> Passage to read:

Along with the thousands who defied the police state laws to march peacefully in the streets, The Chaser stunt helped catalyse public opinion against the repressive laws.

The stunt mocked and humbled the authorities. It exposed the bullshit from our rulers justifying measures that made ordinary people's lives a nightmare.

No wonder The Chaser are so popular.

The Chaser were an important cultural aspect of the movement that brought down the hated right-wing government of former PM John Howard.

The Chaser began on TV in 2001 with an election special. A highlight was Chaser member Craig Reucassel gatecrashing the Liberal Party's celebration party dressed as "The Race Card" — a reference to the tactics Howard used to win the poll.

The Chaser's first regular TV show, CNNNN, mocked the corporate media and Howard's pro-war policies.

The incredible success of The Chaser's War on Everything has brought about a contradiction. From naughty boys upsetting the applecart, their success has catapulted them into the mainstream they mocked.

> Supplied entries:
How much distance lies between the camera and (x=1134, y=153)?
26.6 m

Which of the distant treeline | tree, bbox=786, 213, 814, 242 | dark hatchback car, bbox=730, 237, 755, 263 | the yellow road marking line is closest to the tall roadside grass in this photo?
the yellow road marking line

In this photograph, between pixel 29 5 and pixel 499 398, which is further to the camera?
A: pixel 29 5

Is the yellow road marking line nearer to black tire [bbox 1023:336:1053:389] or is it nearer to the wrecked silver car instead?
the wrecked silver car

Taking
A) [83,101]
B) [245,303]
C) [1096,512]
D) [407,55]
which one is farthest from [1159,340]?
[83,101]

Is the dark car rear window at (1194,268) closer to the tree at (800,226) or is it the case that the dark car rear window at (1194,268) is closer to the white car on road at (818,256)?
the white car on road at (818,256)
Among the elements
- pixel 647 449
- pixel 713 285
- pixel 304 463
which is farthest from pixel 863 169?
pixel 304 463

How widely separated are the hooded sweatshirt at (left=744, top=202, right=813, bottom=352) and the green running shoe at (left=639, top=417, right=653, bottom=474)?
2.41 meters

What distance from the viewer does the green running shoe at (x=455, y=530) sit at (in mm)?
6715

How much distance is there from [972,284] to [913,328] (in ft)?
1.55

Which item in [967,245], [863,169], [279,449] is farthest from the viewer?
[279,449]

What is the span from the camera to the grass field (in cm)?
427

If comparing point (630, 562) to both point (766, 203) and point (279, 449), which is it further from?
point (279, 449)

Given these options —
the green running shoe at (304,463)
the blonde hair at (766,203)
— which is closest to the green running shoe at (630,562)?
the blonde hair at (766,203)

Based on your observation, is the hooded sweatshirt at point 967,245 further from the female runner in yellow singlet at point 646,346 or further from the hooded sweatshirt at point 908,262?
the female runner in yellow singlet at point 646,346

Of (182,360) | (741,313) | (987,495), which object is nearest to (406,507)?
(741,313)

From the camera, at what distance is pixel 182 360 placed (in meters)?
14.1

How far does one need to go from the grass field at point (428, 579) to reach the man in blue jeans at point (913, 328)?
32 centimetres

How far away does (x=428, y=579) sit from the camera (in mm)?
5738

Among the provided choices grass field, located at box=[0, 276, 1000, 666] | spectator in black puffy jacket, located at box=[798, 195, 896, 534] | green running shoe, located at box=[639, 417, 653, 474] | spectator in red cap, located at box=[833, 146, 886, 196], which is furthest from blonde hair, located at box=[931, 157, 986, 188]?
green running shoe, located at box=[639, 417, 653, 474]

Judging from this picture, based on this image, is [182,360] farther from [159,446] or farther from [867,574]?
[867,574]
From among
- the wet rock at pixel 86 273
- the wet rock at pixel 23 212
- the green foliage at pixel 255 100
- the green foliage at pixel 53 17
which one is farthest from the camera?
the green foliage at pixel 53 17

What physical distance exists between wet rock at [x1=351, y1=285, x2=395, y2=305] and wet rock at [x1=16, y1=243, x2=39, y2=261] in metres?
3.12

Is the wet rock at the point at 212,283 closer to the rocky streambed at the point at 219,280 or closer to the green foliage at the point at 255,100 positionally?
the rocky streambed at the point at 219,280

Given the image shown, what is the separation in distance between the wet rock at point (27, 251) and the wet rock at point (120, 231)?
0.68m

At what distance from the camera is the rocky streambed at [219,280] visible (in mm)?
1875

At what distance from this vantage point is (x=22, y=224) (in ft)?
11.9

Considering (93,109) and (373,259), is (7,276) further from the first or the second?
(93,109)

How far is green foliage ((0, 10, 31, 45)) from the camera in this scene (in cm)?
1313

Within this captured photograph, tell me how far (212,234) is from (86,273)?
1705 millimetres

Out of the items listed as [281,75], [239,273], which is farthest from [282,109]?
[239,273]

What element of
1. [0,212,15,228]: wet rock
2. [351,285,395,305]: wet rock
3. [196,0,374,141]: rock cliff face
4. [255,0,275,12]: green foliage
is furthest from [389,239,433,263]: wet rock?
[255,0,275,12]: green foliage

> Assignment A: Retype the passage about The Chaser from "No wonder The" to "PM John Howard.".
> Assignment B: In the passage about The Chaser, what was the name of The Chaser's first regular TV show?
> Assignment C: Write what follows the last sentence of the passage about The Chaser.

> Expected answer A:
No wonder The Chaser are so popular.

The Chaser were an important cultural aspect of the movement that brought down the hated right-wing government of former PM John Howard.

> Expected answer B: CNNNN.

> Expected answer C:
Their response appears to have been to become less political — and less funny.

However, they haven't completely dropped the politics: a sketch on the same episode as the one that got them suspended featured Chaser member Julian Morrow travelling to Poland to visit a known CIA-run torture prison.

The Polish authorities deny it exists, so Morrow assisted them by standing in front of its barbwire fence with a megaphone shouting "Nothing to see here!"

It isn't hard to see why powerful forces want to tame The Chaser.

However, the APEC stunt was too popular for the right-wing media to slam. The NSW police tried, but it's hard looking stern with egg on your face.

The "Make a Wish" sketch provided the excuse to unleash hostility. It has been used to give more power over The Chaser to an ABC management gutted by the former Howard government and stacked with right-wingers.

Those criticising The Chaser argue the sketch mocks sick children. In fact, the sketch was targetting the Make a Wish charity, which grants very ill children fantasy wishes and trades on the associated good will.

In a letter to the June 5 Sydney Morning Herald, Dr Suresh Viswanathan from the John Hunter Hospital said the "skit achieved what it set out to do, and that was to start debate about issues that are seen as taboo. Let us debate the role of charities such as the Make-a-Wish Foundation.

"As a doctor, I can tell you sick children want two things: to get better and to go home.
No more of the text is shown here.